Explore the material:
1. In the pet emergency piece, switch "evacuation" to "relocation" and write out the passage starting at "Being Prepared for" and ending at "least somewhat prepared.".
2. Resume the pet emergency piece after its last sentence.

Extract:

++++++++++++++++++++

Being Prepared for an Emergency

Do you have a plan for your pets if there is ever an emergency?

I feel it is important to have such a plan should an evacuation be needed or if there is ever a natural disaster. Having a plan for an evacuation will more than likely also be a plan that can be used in other circumstances. Years ago, I thought the only people who needed evacuation plans were those who lived in areas prone to hurricanes and similar things. However, disasters can happen anywhere and an evacuation can be necessary for anybody. I learned my lesson in 2007 when a train derailed very close to my house. Because the train was carrying hazardous materials, an evacuation was necessary. Since then, I've made an effort to be at least somewhat prepared.

The first part of an emergency plan is figuring out a way to transport pets if the need arises. In my case, all three of the birds have travel cages. I have a carrier for the guinea pigs. Our three little dogs all have crates that can be easily carried. We have carriers for the cats as well. The big dogs have crates too, however, they would be difficult to use for emergency transport, but they are okay being without a crate. The travel cages and carriers are kept in easily accessible areas. Right now, I do not have designated carries for my turtles or bearded dragon, however it would be very easy to find something for them in an emergency.

The second part is food. This is where dry food for all the pets comes in handy. It would be difficult to keep fresh food on hand and ready to go if there's an emergency. For the birds, I make sure I never run out of seeds or pellets. The same is true for the guinea pigs and the turtles and their pellets. I have some freeze-dried crickets set aside for my bearded dragon. Dog and cat food is easy as well; both the dog food and the cat food is located by the door.

++++++++++++++++++++

Data extract:
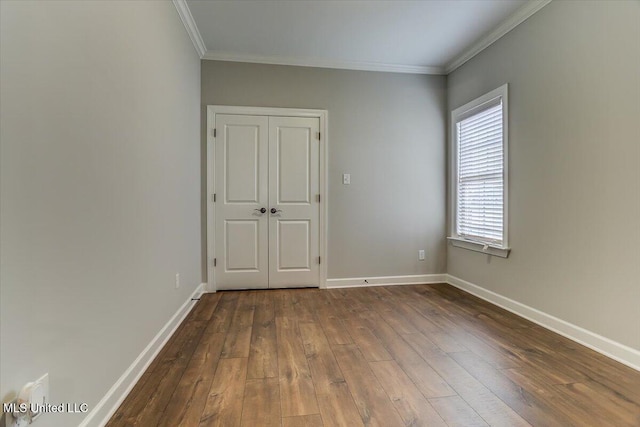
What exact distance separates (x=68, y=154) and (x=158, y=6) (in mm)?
1522

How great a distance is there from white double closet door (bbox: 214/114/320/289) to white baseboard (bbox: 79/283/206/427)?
112 centimetres

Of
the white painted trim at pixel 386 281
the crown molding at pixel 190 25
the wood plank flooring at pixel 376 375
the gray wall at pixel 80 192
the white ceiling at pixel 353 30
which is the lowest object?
the wood plank flooring at pixel 376 375

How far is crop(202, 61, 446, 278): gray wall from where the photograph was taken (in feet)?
11.6

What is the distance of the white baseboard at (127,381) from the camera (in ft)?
4.31

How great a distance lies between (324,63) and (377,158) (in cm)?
125

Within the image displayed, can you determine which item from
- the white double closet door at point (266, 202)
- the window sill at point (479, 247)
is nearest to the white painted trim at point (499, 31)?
the white double closet door at point (266, 202)

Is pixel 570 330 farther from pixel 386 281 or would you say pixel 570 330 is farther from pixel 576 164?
pixel 386 281

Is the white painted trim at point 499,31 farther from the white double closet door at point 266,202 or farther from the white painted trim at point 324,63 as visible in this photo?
the white double closet door at point 266,202

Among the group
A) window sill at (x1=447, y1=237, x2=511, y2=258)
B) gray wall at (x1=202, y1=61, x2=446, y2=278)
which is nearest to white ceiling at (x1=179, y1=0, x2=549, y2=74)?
gray wall at (x1=202, y1=61, x2=446, y2=278)

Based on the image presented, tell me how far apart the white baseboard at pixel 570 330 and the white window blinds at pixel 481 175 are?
54 cm

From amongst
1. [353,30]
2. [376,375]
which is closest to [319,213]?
[353,30]

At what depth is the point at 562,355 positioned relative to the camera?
197cm

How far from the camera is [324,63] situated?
11.5 ft

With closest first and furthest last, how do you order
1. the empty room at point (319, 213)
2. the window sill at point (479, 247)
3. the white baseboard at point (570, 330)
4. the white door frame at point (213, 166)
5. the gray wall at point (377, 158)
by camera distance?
the empty room at point (319, 213)
the white baseboard at point (570, 330)
the window sill at point (479, 247)
the white door frame at point (213, 166)
the gray wall at point (377, 158)
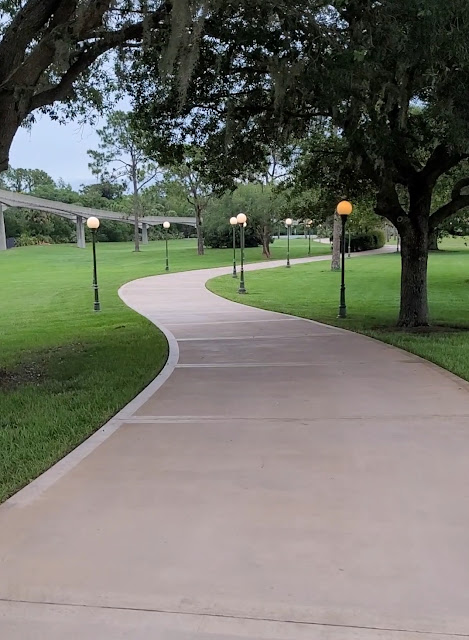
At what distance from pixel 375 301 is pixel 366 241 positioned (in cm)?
4497

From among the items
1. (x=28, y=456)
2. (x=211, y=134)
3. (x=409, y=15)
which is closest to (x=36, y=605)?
(x=28, y=456)

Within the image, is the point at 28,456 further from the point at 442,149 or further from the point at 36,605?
the point at 442,149

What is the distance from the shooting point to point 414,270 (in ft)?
39.7

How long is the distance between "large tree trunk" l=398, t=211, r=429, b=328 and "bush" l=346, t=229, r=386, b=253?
4686 cm

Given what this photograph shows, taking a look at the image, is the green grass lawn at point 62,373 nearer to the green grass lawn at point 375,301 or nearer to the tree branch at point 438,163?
the green grass lawn at point 375,301

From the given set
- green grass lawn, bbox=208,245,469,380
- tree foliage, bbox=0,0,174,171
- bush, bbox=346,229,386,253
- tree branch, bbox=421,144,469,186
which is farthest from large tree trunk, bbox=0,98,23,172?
bush, bbox=346,229,386,253

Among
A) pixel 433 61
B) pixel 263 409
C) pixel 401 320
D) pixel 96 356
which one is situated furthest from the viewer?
pixel 401 320

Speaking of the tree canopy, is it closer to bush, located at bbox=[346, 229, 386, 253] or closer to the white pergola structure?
bush, located at bbox=[346, 229, 386, 253]

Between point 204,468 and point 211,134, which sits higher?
point 211,134

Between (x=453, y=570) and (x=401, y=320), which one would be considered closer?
(x=453, y=570)

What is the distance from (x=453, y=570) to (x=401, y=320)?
10.1 m

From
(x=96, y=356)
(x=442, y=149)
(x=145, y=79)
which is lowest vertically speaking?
(x=96, y=356)

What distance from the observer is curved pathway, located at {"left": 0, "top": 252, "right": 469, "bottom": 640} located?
98.4 inches

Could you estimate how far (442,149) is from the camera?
10.9 m
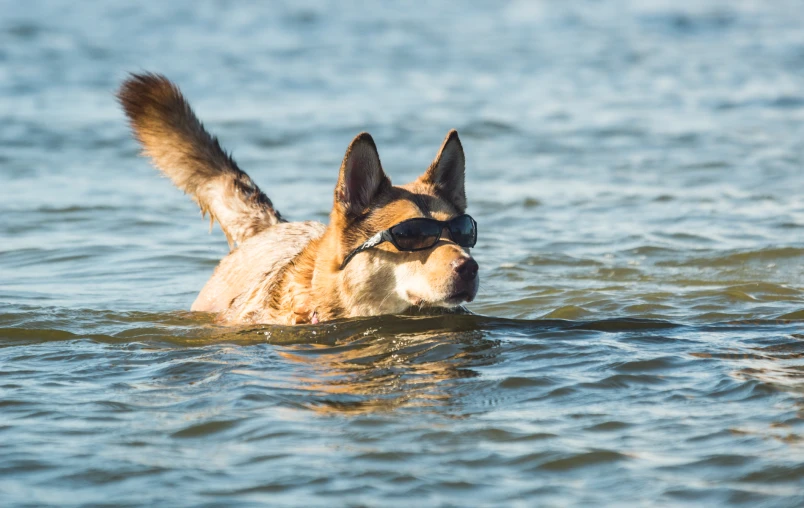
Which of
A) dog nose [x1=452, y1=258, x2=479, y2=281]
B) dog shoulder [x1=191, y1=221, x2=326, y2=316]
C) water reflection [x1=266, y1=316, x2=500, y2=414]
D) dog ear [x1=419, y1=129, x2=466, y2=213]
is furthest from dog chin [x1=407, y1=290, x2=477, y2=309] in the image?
dog shoulder [x1=191, y1=221, x2=326, y2=316]

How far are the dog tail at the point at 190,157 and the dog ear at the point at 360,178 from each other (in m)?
2.07

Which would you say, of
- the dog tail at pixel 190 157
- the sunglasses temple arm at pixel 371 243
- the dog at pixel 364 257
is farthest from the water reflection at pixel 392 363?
the dog tail at pixel 190 157

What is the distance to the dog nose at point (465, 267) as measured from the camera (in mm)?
6496

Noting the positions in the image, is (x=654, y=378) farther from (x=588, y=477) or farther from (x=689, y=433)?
(x=588, y=477)

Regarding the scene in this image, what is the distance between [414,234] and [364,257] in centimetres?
36

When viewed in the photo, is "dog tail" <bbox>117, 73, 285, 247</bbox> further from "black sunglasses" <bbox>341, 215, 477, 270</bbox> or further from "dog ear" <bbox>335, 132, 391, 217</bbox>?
"black sunglasses" <bbox>341, 215, 477, 270</bbox>

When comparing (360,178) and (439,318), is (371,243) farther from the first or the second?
(439,318)

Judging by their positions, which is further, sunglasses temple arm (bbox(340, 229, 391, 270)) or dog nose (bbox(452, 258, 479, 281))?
sunglasses temple arm (bbox(340, 229, 391, 270))

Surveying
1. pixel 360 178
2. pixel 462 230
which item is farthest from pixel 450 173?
pixel 360 178

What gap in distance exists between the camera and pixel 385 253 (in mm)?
6762

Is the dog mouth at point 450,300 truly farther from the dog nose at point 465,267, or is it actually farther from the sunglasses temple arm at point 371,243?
the sunglasses temple arm at point 371,243

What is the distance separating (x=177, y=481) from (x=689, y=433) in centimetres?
237

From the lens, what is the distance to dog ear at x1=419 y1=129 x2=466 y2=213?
281 inches

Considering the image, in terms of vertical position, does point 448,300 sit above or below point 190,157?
below
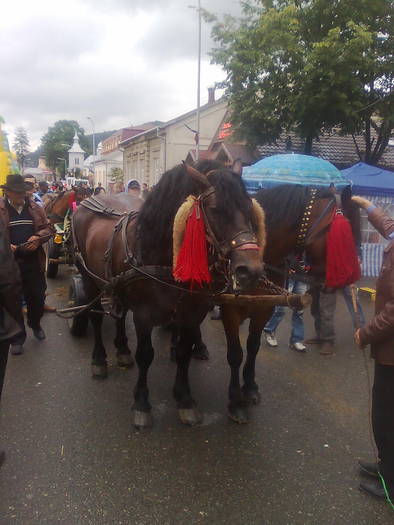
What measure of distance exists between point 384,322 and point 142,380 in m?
1.96

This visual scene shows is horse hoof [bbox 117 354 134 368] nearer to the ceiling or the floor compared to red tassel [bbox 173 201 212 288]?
nearer to the floor

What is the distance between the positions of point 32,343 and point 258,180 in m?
4.64

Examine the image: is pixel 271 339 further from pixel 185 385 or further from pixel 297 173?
pixel 297 173

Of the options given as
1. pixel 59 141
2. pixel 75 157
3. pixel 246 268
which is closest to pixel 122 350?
pixel 246 268

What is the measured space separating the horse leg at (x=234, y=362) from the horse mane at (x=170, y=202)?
2.39ft

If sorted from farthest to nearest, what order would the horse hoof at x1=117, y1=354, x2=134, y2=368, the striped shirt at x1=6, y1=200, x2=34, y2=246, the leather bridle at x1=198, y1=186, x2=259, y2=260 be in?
the striped shirt at x1=6, y1=200, x2=34, y2=246 → the horse hoof at x1=117, y1=354, x2=134, y2=368 → the leather bridle at x1=198, y1=186, x2=259, y2=260

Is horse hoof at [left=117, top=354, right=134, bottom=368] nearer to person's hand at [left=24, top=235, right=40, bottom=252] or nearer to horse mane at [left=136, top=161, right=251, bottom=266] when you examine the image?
person's hand at [left=24, top=235, right=40, bottom=252]

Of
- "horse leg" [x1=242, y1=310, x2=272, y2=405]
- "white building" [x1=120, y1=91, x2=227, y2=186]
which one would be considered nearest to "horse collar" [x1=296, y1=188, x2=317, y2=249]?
"horse leg" [x1=242, y1=310, x2=272, y2=405]

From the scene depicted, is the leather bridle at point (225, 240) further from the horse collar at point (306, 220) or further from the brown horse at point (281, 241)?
the horse collar at point (306, 220)

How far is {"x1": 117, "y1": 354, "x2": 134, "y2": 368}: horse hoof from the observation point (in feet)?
13.9

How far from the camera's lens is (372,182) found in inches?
337

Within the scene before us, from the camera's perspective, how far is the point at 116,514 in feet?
7.40

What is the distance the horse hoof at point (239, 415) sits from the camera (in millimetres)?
3211

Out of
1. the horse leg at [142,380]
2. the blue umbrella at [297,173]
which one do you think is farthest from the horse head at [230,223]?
the blue umbrella at [297,173]
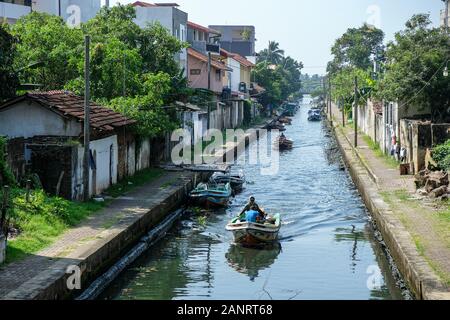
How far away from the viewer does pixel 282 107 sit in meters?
124

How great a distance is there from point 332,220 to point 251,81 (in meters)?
73.4

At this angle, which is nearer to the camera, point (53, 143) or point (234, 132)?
point (53, 143)

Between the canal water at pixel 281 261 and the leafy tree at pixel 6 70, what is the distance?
8.22 metres

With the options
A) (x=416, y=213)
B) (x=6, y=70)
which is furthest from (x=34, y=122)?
(x=416, y=213)

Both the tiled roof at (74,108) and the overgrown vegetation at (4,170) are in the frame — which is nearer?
the overgrown vegetation at (4,170)

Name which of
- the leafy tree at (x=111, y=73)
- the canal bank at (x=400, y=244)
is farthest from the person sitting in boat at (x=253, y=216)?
the leafy tree at (x=111, y=73)

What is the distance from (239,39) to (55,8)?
83761 mm

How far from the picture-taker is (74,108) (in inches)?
1164

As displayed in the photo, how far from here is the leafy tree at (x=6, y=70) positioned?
2852cm

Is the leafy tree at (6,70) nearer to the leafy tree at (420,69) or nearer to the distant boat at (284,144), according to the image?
the leafy tree at (420,69)

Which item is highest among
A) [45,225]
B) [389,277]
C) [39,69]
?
[39,69]
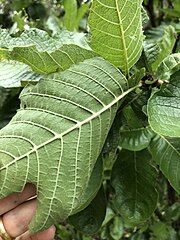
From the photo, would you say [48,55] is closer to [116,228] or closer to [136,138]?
[136,138]

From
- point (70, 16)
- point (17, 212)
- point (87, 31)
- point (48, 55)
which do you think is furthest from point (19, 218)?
point (87, 31)

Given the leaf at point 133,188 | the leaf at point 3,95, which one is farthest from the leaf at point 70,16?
Answer: the leaf at point 133,188

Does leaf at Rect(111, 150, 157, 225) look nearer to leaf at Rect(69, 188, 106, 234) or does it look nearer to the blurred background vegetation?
leaf at Rect(69, 188, 106, 234)

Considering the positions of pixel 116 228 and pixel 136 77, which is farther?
pixel 116 228

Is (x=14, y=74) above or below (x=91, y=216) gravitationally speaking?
above

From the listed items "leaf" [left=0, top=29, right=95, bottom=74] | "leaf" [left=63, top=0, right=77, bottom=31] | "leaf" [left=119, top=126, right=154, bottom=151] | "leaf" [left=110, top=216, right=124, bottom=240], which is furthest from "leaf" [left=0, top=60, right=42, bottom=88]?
"leaf" [left=110, top=216, right=124, bottom=240]

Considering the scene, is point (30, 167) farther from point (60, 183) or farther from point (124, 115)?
point (124, 115)

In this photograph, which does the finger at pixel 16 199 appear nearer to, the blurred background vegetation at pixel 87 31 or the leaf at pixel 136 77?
the leaf at pixel 136 77
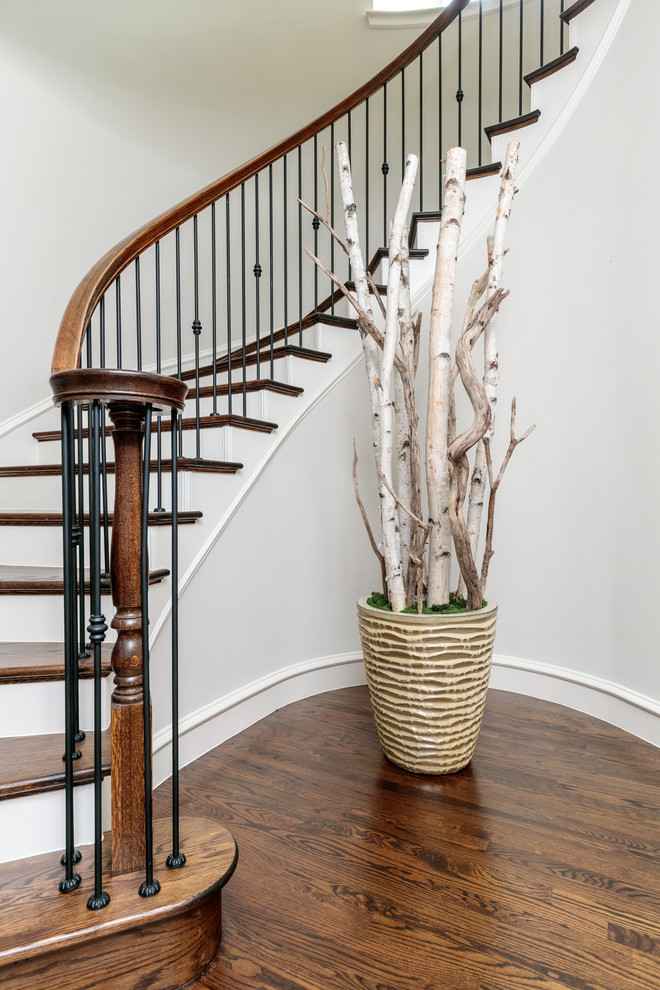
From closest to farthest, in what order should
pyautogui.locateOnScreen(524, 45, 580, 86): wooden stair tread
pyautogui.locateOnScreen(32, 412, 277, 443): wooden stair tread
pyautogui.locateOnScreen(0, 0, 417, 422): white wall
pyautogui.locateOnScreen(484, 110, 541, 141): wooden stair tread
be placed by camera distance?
pyautogui.locateOnScreen(32, 412, 277, 443): wooden stair tread
pyautogui.locateOnScreen(524, 45, 580, 86): wooden stair tread
pyautogui.locateOnScreen(484, 110, 541, 141): wooden stair tread
pyautogui.locateOnScreen(0, 0, 417, 422): white wall

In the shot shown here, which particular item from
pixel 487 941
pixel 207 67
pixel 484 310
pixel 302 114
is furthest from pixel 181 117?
pixel 487 941

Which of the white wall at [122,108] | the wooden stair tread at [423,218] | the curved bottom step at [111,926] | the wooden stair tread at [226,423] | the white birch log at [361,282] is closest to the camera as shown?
the curved bottom step at [111,926]

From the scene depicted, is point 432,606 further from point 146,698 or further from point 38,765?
point 38,765

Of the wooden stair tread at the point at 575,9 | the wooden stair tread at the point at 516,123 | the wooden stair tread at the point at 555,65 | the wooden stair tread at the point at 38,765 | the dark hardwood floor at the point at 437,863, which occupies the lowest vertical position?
the dark hardwood floor at the point at 437,863

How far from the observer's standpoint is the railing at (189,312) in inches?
39.3

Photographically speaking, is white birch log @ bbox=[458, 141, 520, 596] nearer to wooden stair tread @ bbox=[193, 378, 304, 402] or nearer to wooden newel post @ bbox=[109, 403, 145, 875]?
wooden stair tread @ bbox=[193, 378, 304, 402]

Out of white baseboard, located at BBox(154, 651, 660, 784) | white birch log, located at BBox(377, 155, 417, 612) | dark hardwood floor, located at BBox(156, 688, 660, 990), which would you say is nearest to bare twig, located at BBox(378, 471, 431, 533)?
white birch log, located at BBox(377, 155, 417, 612)

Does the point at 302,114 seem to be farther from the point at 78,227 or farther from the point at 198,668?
the point at 198,668

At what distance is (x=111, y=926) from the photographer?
2.95 feet

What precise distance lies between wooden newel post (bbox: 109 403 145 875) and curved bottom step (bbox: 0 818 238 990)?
7cm

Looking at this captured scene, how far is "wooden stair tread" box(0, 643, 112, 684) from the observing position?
122cm

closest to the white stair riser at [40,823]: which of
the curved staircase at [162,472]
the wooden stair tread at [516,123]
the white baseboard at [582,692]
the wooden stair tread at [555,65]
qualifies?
the curved staircase at [162,472]

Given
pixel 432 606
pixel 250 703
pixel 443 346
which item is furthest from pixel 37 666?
pixel 443 346

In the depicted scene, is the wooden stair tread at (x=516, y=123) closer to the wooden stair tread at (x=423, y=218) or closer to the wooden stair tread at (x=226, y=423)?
the wooden stair tread at (x=423, y=218)
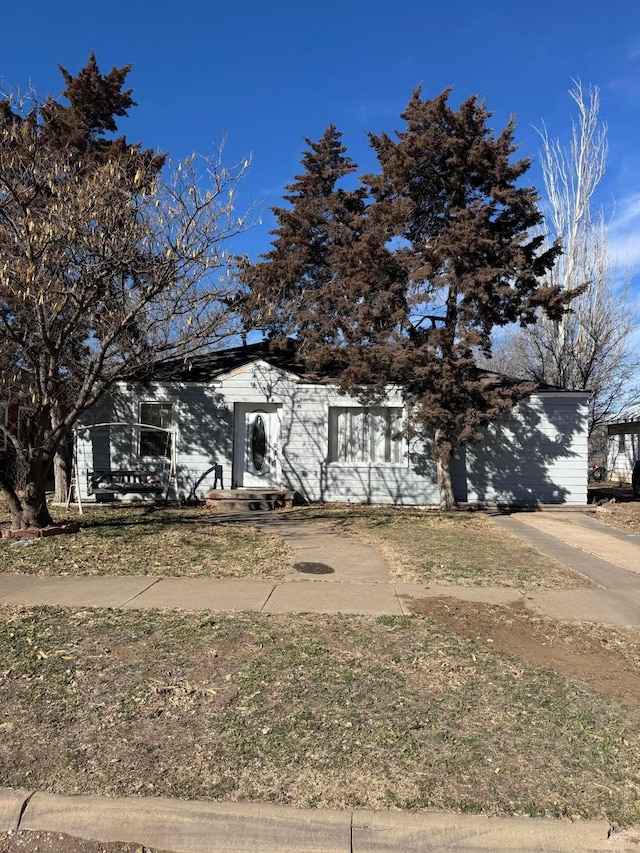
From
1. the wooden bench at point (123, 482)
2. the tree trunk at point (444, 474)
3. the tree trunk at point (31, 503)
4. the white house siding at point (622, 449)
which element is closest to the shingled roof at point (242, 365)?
the tree trunk at point (444, 474)

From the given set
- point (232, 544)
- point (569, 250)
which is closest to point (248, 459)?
point (232, 544)

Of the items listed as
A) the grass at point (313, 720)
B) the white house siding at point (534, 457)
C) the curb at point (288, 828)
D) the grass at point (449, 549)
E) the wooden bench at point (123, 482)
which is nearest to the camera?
the curb at point (288, 828)

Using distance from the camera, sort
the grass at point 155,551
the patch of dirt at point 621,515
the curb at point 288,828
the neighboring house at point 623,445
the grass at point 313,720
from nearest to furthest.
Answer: the curb at point 288,828 < the grass at point 313,720 < the grass at point 155,551 < the patch of dirt at point 621,515 < the neighboring house at point 623,445

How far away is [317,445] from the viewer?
14633 mm

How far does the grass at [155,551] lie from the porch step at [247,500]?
212 centimetres

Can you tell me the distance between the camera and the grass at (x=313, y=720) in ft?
9.55

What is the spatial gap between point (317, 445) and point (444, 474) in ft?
10.1

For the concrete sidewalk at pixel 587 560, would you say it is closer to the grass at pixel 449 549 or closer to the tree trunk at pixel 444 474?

++++++++++++++++++++

Outputs for the tasks:
1.
Being Prepared for an Emergency

Do you have a plan for your pets if there is ever an emergency?

I feel it is important to have such a plan should an relocation be needed or if there is ever a natural disaster. Having a plan for an relocation will more than likely also be a plan that can be used in other circumstances. Years ago, I thought the only people who needed relocation plans were those who lived in areas prone to hurricanes and similar things. However, disasters can happen anywhere and an relocation can be necessary for anybody. I learned my lesson in 2007 when a train derailed very close to my house. Because the train was carrying hazardous materials, an relocation was necessary. Since then, I've made an effort to be at least somewhat prepared.

2.
The next thing is a plan in case the electricity goes out. Unless it is winter or in the middle of the summer, the mammals and birds will be fine--they don't rely on anything like that to keep them alive. The reptiles are harder as they are cold blooded and need heat. I keep Hot Hands for using in an emergency. These things warm up once you open them and stay warm for hours.

The final thing is to make sure to have any paperwork that might be needed ready to go. This includes vet records, emergency vet contacts, any medications needed, and general information on each animal. Personally, I have a binder that has all of the information I could need on my pets, excluding the dogs and cats. For the dogs and cats, we have a folder for all of their information. The information that is kept on hand needs to be kept up to date. I'm also in the process of making electronic back-ups to save online.